L'affabilité et la douceur.

  1. La bienveillance pour ses semblables, fruit de l'amour du prochain, produit l'affabilité et la douceur qui en sont la manifestation. Cependant il ne faut pas toujours se fier aux apparences ; l'éducation et l'usage du monde peuvent donner le vernis de ces qualités. Combien en est-il dont la feinte bonhomie n'est qu'un masque pour l'extérieur, un habit dont la coupe calculée dissimule les difformités cachées ! Le monde est plein de ces gens qui ont le sourire sur les lèvres et le venin dans le coeur ; qui sont doux pourvu que rien ne les froisse mais qui mordent à la moindre contrariété ; dont la langue dorée, quand ils parlent en face, se change en dard empoisonné quand ils sont par-derrière.

A cette classe appartiennent encore ces hommes, aux dehors bénins, qui, chez eux, tyrans domestiques, font souffrir à leur famille et à leurs subordonnés
le poids de leur orgueil et de leur despotisme ; ils semblent vouloir se dédommager de la contrainte qu'ils se sont imposée ailleurs ; n'osant faire acte
d'autorité sur des étrangers qui les remettraient à leur place, ils veulent au moins se faire craindre de ceux qui ne peuvent leur résister ; leur vanité
jouit de pouvoir dire : «Ici je commande et je suis obéi ;» sans songer qu'ils pourraient ajouter avec plus de raison : «Et je suis détesté.»
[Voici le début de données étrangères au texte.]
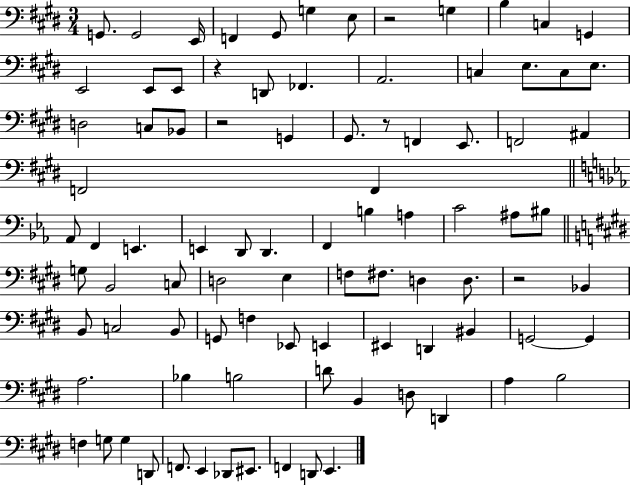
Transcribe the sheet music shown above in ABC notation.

X:1
T:Untitled
M:3/4
L:1/4
K:E
G,,/2 G,,2 E,,/4 F,, ^G,,/2 G, E,/2 z2 G, B, C, G,, E,,2 E,,/2 E,,/2 z D,,/2 _F,, A,,2 C, E,/2 C,/2 E,/2 D,2 C,/2 _B,,/2 z2 G,, ^G,,/2 z/2 F,, E,,/2 F,,2 ^A,, F,,2 F,, _A,,/2 F,, E,, E,, D,,/2 D,, F,, B, A, C2 ^A,/2 ^B,/2 G,/2 B,,2 C,/2 D,2 E, F,/2 ^F,/2 D, D,/2 z2 _B,, B,,/2 C,2 B,,/2 G,,/2 F, _E,,/2 E,, ^E,, D,, ^B,, G,,2 G,, A,2 _B, B,2 D/2 B,, D,/2 D,, A, B,2 F, G,/2 G, D,,/2 F,,/2 E,, _D,,/2 ^E,,/2 F,, D,,/2 E,,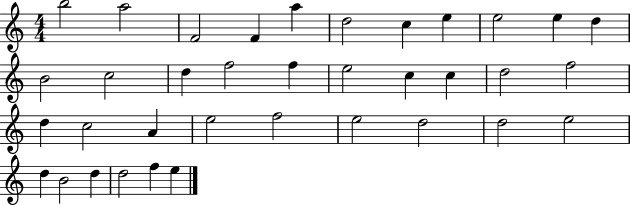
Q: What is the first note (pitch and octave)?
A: B5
Il ne suffit pas que des lèvres découlent le lait et le miel ; si le coeur n'y est pour rien, c'est de l'hypocrisie. Celui dont l'affabilité et la douceur
ne sont pas feintes, ne se dément jamais ; il est le même devant le monde et dans l'intimité ; il sait d'ailleurs que si l'on trompe les hommes par des
apparences, on ne trompe pas Dieu. (LAZARE. Paris, 1861.)